Let $A be the amount owing after the nth repayment.
(i) Write down an expression for the amount owing after two months, $A,
(ii) Show that the monthly repayment is approximately $2319.50.
(iii) After how many months will the amount owing, $An, become less than $180 000?

 

[stampede]

Why don't you first show us your own attempt and we'll see where we can help you.

 

[SharkeyBoy]

Why don't you first show us your own attempt and we'll see where we can help you.

Alright, fair enough:
(i) A = 360000(1+ 0.06/12)^2
(ii) ((1 + 0.06/12)^300 - 1) / (1+ 0.06/12 - 1) = 692.99
M = 360000 (1+0.06/12)^300 / 692.99
= 2319.498 = 2319.50
(iii)
180000 = 360000 - 2319.50M
M = 77.6 months = 78months

I'm pretty sure (iii) is wrong, but I just wanted to see how you guys work it out, because I don't fully get how to retrieve monthly repayments, it's just the way my textbook does it and it seems like too much to remember - is there any other way?
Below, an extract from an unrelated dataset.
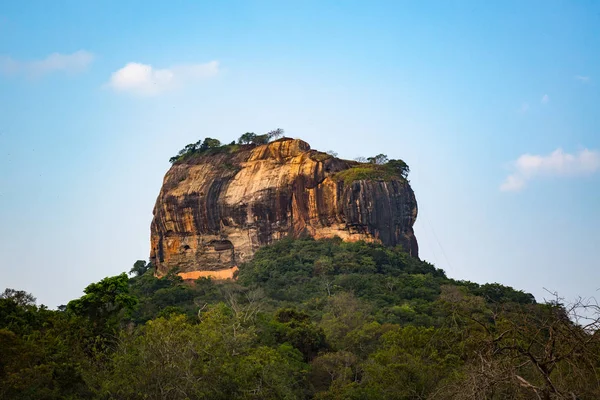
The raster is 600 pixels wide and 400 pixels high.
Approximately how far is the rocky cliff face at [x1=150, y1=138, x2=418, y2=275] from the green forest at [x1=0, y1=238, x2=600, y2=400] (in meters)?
19.0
Btw, I don't have the answers to the questions

 

[Drongoski]

Your (i) is already wrong; so, how did you get formula in (ii) from (i)?



Let $A(n) = amount still owing after nth payment.

A(1) = 360000 x 1.005 - M

A(2) = [360000 x 1.005 - M] x 1.005 - M = 36000 x 1.005^2 -M(1 + 1.005) = amount still owing after 2 months

A(3) = [360000 x 1.005^2 - M(1+1.005)]x1.005 - M = 360000 x 1.005^3 - M(1+1.005+1.005^2)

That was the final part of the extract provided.